Kamuoyunda İP'li küfürbaz Lütfü Türkkan'a karşı yükselen istifa talebi, ahlaki ve siyasi ilkeler açısından haklı bir talep... Ancak Türkiye'de özellikle son birkaç yıldır siyaset, değerler ve ilkelerle değil, "operasyonlar" üzerinden yürütüldüğü ve yapılan açıklamalar da samimi olmadığı için bu talep bir işe yaramayacak.
Çünkü bir istifanın anlamlı olması için istifa edenin, özür dileyenin samimi olması ve biraz olsun "utanma" duygusu taşıması gerekiyor.
Peki Türkkan olayından sonra İP'in takındığı tavırda bunu görebiliyor muyuz?
Ne mümkün... Bırakın Türkkan'ı, kadın genel başkan Meral Akşener bile, şehidin kız kardeşine küfredilmesini kınıyor gibi görünse de içine sindiremiyor ve "haklı" gören bir tavırla şöyle diyebiliyor:
"Her dükkânın kapısında porno sitesi gezenlere, oralarda yavşak yavşak konuşanlara, yazı yazanlara provokasyon yaptırabilirsiniz."
Aslında bu tavır şaşırtıcı değil. İP'i yöneten akıl topyekûn böyle bir yaklaşım içinde. Bu ortak siyasi bir duruş ve bir anlamda İP'in Türk siyasetindeki rolüyle yakından ilişkili. Meral Akşener, Müsavat Dervişoğlu, Yavuz Ağıralioğlu veya Aytun Çıray'ın bir araya gelişleri tesadüf değil, bir proje ve hepsi de özel rol üstlenmiş.
Şu tabloya bakın...
Biri HDP'yi PKK'nın yanına konumlandırırken, öteki HDP'nin kriminalize edildiğini söylüyor. Biri Kılıçdaroğlu'nun tezkereye "evet" diyenleri "cumhuriyete ihanetle" suçlaması karşısında susarken, öteki "akıldan vareste tutulmalı" diyor.
Her sokağa inişleri de nedense(?) olaylı oluyor. CHP'li bir genci esnaf diye yutturan kendileri, soğan üretimiyle ilgisi olmayan bir vatandaşı medyanın karşısına çıkartıp gösteri yaptırtan kendileri, şehit yakınının arkasından koşup küfreden kendileri, bu yalanları A Haber deşifre edince de öfkelenen, saldıran ve "provokatörler var" diye yeri göğü inleten yine kendileri...

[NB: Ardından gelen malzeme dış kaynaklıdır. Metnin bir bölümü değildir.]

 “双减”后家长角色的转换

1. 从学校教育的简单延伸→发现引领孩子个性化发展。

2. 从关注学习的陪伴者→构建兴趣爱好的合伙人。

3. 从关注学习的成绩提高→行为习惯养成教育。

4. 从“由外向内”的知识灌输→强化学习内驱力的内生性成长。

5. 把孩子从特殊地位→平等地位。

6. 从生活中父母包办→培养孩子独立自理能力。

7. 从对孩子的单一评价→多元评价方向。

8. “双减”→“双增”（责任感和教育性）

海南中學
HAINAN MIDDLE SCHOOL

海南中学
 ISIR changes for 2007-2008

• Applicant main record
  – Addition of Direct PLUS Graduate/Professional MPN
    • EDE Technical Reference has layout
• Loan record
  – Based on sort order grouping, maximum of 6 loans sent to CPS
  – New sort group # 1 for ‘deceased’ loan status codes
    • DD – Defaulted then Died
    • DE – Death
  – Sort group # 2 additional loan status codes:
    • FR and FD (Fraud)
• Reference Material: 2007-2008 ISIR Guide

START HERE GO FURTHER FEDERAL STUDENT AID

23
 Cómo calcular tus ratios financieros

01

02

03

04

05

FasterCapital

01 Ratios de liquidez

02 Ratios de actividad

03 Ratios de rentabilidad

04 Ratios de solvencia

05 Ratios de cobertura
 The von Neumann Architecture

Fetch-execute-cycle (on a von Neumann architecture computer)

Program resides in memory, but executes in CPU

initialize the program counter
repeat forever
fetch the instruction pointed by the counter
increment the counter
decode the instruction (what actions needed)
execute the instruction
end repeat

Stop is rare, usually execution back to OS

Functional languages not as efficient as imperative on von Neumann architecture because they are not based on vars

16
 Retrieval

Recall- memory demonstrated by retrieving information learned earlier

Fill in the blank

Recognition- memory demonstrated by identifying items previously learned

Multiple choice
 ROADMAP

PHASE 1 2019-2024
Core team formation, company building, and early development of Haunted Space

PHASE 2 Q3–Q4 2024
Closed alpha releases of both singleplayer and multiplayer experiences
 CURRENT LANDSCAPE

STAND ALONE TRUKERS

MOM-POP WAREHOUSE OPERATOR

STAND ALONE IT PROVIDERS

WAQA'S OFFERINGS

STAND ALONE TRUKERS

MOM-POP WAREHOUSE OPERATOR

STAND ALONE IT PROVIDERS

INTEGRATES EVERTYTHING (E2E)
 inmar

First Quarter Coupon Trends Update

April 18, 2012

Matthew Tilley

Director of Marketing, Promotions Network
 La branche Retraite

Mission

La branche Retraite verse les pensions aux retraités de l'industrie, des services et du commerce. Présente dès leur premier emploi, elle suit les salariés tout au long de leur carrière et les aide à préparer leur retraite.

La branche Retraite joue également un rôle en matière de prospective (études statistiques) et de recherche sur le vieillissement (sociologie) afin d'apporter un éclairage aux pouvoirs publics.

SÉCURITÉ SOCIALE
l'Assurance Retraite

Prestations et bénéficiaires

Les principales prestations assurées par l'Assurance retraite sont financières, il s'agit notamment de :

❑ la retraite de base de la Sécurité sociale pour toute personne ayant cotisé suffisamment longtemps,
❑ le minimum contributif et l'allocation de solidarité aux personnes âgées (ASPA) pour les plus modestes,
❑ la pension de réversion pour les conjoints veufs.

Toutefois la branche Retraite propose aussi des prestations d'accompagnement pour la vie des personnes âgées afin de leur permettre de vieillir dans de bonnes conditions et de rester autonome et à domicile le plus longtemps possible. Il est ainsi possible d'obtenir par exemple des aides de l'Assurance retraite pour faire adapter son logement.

İşte şehit yakınına küfreden Türkkan böyle bir ekibin parçası ve FETÖ'nün çizdiği İP resmini tamamlıyor.
Bu yüzden baştan istifasını istesem bile şimdi Türkkan asla ve kat'a İP'ten istifa etmemelidir diye düşünüyorum, çünkü o İP'in gerçek yüzdür.
CEMAZİYELEVVELİ DE FARKLI DEĞİL
İP'in etkin isimlerinden, hatta parasal destek verenlerden biri olan Lütfü Türkkan'ı ikibinli yılların ortasında tanıdım. O zamanlar arayış içinde olan, bir yere tutunmaya çalışan, eski ülkücü sonra ANAP'lı biri olarak siyaset piyasasını kolaçan ediyordu. O dönem yoğun olarak siyaset kulisleri yazdığım için, zaman zaman CHP'li rahmetli Kemal Akar, Gürsel Tekin ve gazeteci Hadi Özışık'la buluşur, siyaset konuşurduk.
O buluşmaların vazgeçilmezleri arasında rahmetli Şakir Süter de vardı. Birkaç kez Yalçın Bayer Ağabey'le, sanıyorum bir kez de Ahmet Hakan'la buluşmuştuk. İşte o toplantılardan birinde Türkkan'la tanıştım. Bir süre bu tür buluşmalar devam etti. Bir yemekte Türkkan, solculara toptancı bir bakışla hakaret edince donup kaldım. Gürsel Tekin dahil masanın yarısı solcuydu ve kimseden ses çıkmayınca sert bir biçimde itiraz ettim. "Öyle demek istemedim" falan dese de benim için mesafe koyma zamanı gelmişti. Hırslı, ağzı bozuk ve ölçüsü olmayan biri olduğunu fark etmiştim. Sonraki karşılaşmalarımız selamlaşmanın ötesine geçmedi. Bu yüzden İP'teki performansı, FETÖ'cüleri sahiplenmesi ve her olayda uçlara savrulması beni hiç şaşırtmadı.